Dengue is the most rapidly spreading mosquito-borne viral disease in the world and in the last 50 years incidence has increased 30-fold, with increasing geographic expansion to new countries. 50 to 100 million cases of dengue infection are reported annually and, according to WHO, approximately 2.5 billion people live in dengue endemic countries.
Dengue virus is a small single-stranded RNA virus comprising four distinct serotypes (DEN-1 to -4). These closely related, but antigenically distinct, serotypes of the genus Flavivirus, are responsible for dengue fever (DF) and dengue hemorrhagic fever (DHF). People can be infected from the bite of an infected Aedes mosquito, which become infected when biting infected humans to later transmit infection to other people. Dengue is, therefore, not contagious from human to human.
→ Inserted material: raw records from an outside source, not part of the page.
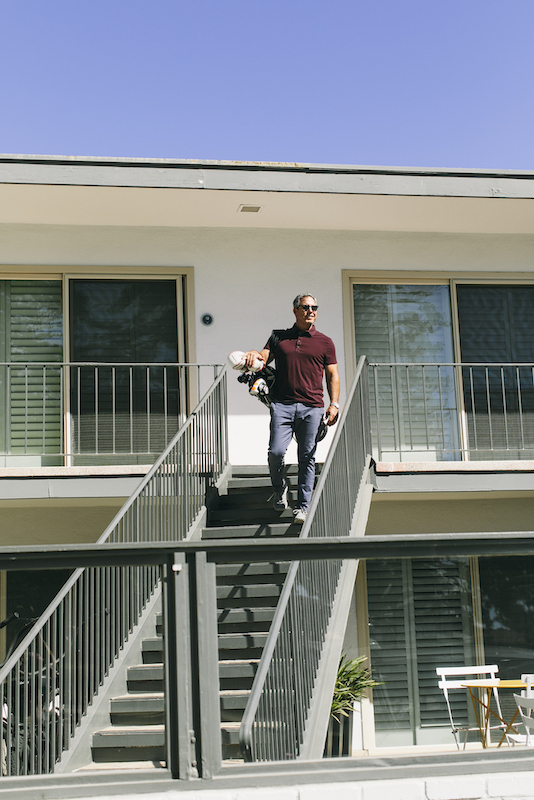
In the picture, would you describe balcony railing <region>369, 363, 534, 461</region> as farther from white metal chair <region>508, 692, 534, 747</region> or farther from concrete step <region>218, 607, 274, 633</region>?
white metal chair <region>508, 692, 534, 747</region>

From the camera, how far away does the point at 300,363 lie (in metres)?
6.75

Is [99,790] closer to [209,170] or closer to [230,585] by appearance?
[230,585]

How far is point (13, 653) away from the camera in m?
4.11

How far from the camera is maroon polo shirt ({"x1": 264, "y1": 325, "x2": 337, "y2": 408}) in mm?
6637

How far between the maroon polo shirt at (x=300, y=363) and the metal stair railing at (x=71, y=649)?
1.23 metres

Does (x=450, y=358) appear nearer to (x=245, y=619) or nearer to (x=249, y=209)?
(x=249, y=209)

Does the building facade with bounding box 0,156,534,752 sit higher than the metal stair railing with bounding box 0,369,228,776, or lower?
higher

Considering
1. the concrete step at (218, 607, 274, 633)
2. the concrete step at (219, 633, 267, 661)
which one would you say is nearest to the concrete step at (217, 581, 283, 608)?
the concrete step at (218, 607, 274, 633)

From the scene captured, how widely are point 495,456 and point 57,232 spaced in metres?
5.42

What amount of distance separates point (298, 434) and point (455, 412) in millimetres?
3446

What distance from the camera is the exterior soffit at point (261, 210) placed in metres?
8.09

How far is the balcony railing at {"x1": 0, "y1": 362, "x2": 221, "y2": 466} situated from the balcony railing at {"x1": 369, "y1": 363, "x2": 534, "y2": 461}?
6.77ft

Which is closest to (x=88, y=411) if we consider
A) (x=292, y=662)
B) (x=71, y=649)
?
(x=71, y=649)

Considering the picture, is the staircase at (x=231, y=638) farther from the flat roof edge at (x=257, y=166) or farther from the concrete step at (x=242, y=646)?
the flat roof edge at (x=257, y=166)
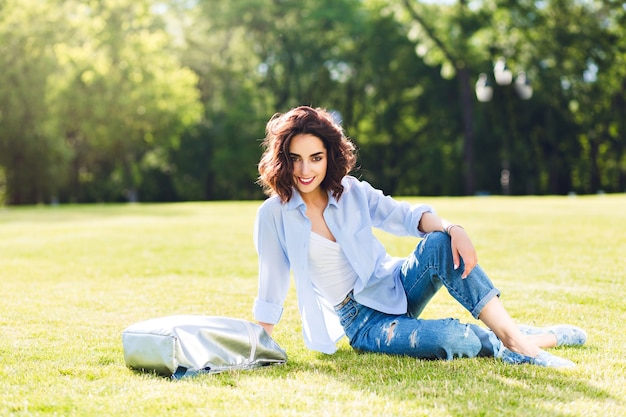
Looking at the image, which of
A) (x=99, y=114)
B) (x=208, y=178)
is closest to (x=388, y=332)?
(x=99, y=114)

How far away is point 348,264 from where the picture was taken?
4.42 metres

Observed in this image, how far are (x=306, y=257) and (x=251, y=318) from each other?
190 cm


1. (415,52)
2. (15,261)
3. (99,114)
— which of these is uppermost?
(415,52)

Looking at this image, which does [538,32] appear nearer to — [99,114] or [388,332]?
[99,114]

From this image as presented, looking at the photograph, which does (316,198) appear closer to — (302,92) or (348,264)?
(348,264)

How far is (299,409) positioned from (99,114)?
33524 mm

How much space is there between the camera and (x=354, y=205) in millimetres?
4438

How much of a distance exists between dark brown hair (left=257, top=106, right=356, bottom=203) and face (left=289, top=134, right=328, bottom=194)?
0.02m

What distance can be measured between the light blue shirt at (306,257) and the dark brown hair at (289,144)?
0.32 feet

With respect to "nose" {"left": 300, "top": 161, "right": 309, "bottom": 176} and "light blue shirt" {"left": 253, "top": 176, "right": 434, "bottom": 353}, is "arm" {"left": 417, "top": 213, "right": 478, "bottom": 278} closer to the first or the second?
"light blue shirt" {"left": 253, "top": 176, "right": 434, "bottom": 353}

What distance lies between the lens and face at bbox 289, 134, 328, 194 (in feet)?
13.8

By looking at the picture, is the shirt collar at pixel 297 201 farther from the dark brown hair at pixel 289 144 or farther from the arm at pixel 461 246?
the arm at pixel 461 246

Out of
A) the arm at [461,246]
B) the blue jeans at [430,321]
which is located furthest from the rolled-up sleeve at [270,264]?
the arm at [461,246]

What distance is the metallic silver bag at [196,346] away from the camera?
3939mm
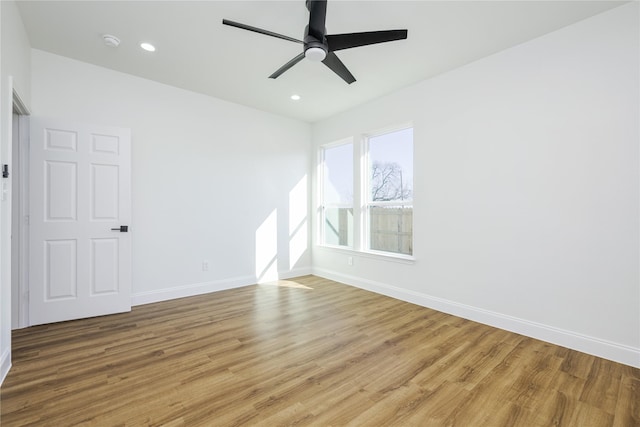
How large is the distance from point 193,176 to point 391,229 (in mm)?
2895

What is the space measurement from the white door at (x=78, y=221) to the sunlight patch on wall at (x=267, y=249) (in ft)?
5.96

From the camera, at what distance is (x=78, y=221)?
3164mm

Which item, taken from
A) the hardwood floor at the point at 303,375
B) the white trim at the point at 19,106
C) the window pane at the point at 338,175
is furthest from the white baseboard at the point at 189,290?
the white trim at the point at 19,106

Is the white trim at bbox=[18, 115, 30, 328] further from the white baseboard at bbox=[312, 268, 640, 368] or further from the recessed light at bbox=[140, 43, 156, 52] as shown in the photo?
the white baseboard at bbox=[312, 268, 640, 368]

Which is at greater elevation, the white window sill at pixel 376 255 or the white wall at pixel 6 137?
the white wall at pixel 6 137

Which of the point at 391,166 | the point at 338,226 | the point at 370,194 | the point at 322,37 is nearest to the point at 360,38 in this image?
the point at 322,37

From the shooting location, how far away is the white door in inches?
118

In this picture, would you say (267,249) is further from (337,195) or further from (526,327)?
(526,327)

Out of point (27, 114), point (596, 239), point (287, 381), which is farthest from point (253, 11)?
point (596, 239)

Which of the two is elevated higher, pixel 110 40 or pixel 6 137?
pixel 110 40

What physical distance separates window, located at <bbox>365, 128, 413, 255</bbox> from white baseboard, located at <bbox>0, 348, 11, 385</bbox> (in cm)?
392

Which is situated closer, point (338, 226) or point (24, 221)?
point (24, 221)

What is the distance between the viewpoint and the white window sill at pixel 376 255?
3.87 metres

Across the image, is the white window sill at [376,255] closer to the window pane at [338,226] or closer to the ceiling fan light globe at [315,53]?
the window pane at [338,226]
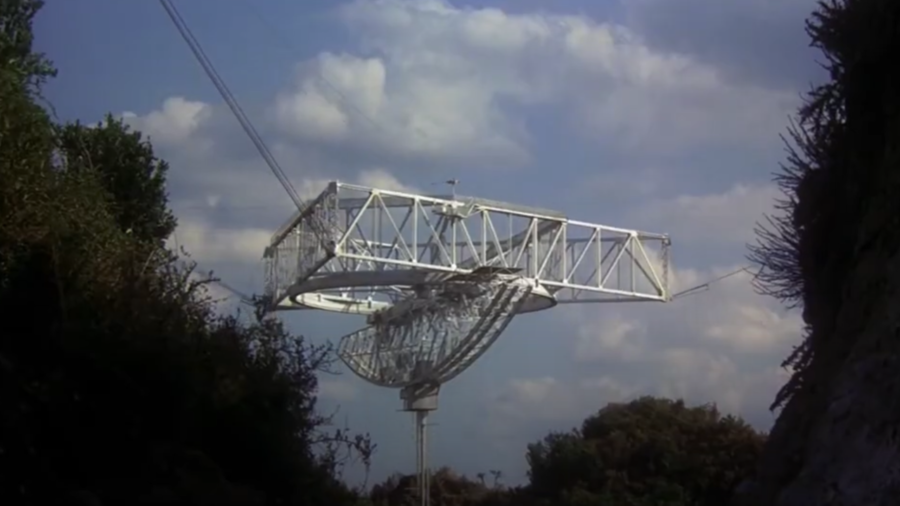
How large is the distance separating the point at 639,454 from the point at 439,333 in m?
11.1

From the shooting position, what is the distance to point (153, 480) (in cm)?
1165

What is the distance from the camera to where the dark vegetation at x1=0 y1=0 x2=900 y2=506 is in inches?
450

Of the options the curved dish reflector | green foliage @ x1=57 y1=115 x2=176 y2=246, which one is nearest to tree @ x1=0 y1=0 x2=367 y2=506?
green foliage @ x1=57 y1=115 x2=176 y2=246

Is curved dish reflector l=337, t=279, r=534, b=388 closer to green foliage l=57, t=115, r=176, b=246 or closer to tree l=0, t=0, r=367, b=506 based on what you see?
green foliage l=57, t=115, r=176, b=246

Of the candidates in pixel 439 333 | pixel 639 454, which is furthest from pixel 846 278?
pixel 439 333

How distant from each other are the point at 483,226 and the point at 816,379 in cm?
3234

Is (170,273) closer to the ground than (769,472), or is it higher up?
higher up

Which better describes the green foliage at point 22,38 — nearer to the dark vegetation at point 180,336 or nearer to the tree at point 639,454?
the dark vegetation at point 180,336

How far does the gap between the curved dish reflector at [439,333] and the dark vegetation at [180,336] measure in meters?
26.2

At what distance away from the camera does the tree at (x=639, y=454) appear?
3284 centimetres

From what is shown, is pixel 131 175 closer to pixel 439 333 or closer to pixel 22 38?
pixel 22 38

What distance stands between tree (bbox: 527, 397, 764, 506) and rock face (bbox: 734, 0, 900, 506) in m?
16.4

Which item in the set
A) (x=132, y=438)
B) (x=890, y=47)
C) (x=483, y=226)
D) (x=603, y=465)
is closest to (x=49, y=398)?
(x=132, y=438)

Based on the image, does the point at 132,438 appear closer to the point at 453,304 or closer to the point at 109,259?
the point at 109,259
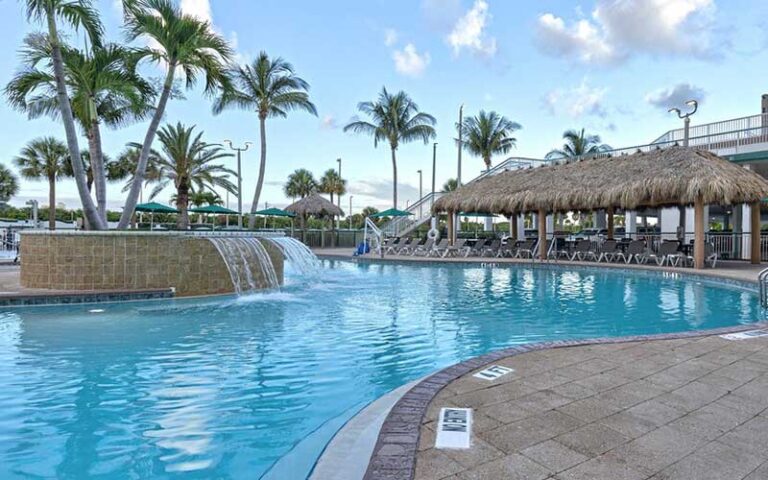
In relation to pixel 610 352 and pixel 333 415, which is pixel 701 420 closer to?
pixel 610 352

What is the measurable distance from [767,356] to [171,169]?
21.6 metres

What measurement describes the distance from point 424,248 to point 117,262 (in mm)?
13156

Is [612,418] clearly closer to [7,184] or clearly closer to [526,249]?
[526,249]

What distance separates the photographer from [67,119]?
30.0 feet

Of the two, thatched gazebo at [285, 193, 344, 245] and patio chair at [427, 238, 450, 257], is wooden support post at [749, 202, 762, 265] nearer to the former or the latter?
patio chair at [427, 238, 450, 257]

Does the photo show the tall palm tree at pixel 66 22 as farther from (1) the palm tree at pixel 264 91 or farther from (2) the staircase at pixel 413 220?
(2) the staircase at pixel 413 220

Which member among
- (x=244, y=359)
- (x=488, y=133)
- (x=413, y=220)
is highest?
(x=488, y=133)

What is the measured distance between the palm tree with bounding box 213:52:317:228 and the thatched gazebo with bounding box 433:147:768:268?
8.33m

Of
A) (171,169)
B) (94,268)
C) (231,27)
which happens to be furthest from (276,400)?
(171,169)

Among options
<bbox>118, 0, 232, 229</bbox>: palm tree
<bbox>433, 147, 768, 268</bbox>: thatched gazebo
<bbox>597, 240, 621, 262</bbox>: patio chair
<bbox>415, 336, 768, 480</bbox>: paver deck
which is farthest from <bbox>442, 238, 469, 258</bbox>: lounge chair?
<bbox>415, 336, 768, 480</bbox>: paver deck

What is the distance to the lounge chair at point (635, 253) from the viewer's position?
15086 mm

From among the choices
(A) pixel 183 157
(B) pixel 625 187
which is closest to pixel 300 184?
(A) pixel 183 157

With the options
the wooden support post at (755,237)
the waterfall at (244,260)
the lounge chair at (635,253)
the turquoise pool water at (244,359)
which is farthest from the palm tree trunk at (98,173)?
the wooden support post at (755,237)

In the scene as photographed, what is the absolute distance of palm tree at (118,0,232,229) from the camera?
972 centimetres
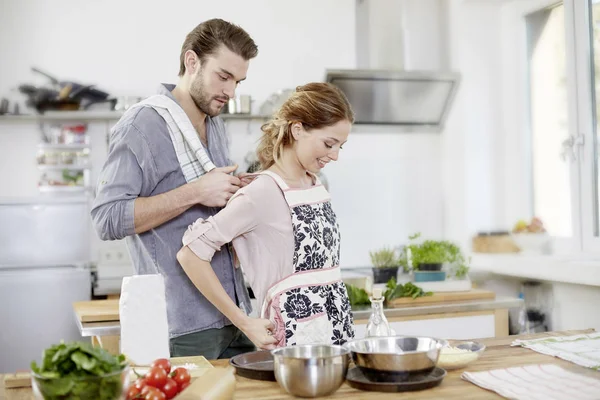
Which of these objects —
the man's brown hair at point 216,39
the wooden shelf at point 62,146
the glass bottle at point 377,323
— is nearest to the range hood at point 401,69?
the wooden shelf at point 62,146

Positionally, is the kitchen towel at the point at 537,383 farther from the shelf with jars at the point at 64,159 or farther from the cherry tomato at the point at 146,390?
the shelf with jars at the point at 64,159

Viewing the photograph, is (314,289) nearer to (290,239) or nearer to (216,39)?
(290,239)

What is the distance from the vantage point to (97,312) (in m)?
3.08

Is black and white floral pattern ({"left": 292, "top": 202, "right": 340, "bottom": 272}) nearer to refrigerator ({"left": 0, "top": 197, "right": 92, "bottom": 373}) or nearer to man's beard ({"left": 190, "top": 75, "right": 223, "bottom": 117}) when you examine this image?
man's beard ({"left": 190, "top": 75, "right": 223, "bottom": 117})

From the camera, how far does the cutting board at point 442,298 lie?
337cm

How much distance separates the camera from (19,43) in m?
4.94

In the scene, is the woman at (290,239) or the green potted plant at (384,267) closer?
the woman at (290,239)

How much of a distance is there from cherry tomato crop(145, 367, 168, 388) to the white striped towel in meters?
0.84

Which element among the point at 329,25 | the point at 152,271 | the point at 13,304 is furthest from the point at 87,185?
the point at 152,271

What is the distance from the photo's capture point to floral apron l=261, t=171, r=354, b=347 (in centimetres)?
194

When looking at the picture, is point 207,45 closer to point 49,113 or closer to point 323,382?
point 323,382

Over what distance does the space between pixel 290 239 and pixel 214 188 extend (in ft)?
0.85

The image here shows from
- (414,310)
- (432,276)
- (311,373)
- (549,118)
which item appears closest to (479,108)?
(549,118)

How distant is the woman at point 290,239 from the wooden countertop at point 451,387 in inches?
8.8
DF and DHF are primarily endemic diseases of tropical and subtropical areas including Southeast Asia and China, Africa, India, Middle East, Caribbean, Central and South America, Australia and the South and Central Pacific.
Clinical features: Infections produce a spectrum of clinical illness ranging from a non-specific viral syndrome to severe and fatal hemorrhagic disease. Symptomatic dengue virus infections are grouped into three categories: undifferentiated fever, dengue fever (DF) and dengue haemorrhagic fever (DHF). Clinical manifestations of typical uncomplicated dengue usually includes rash, sudden onset of fever, chills, sever headache, retro-orbital pain, sever joint and muscle pain, nausea and myalgias. Dengue haemorrhagic fever (DHF) includes all of the symptoms of dengue fever plus marked damage to blood and lymph vessels and bleeding from the nose, gums or under the skin. The illness can develop to severe disease and produce shock and plasma leakage with or without haemorrhage. Important risk factors for DFH include the strain of the infecting virus, as well as the age, and especially the prior dengue infection history of the patient.
Diagnosis: A diagnosis of acute infection with dengue virus can be made by isolating the virus or by detecting viral genome or antigen. Serologically, a primary infection with dengue virus results in detectable levels of IgM antibodies by the third afebrile day after infection. These IgM antibodies persist for 1-2 months after infection. IgG antibodies are detected approximately 14 days after onset of primary infection. Secondary infections with dengue virus are characterized by a rapid increase in IgG antibody levels. Owing to the relatively late increase in antibody levels to a concentration that can be detected diagnostically, a negative result for an antibody test early in the course of disease is not definitive. Specimens should be collected at least 7 days after the onset of symptoms in order to rule out the possibility of an acute infection with dengue virus.
Treatment: Dengue has a wide spectrum of clinical presentations that includes both severe and non-severe manifestations, often with unpredictable clinical evolution and outcome.
While most patients recover within 2 weeks following a self-limiting non-severe clinical course, a small proportion progress to severe disease. Intravenous rehydration is the therapy of choice. This intervention can reduce the case fatality rate to less than 1% of severe cases. The group progressing from non-severe to severe disease is difficult to define, but this is an important concern since appropriate treatment may prevent these patients from developing more severe clinical conditions.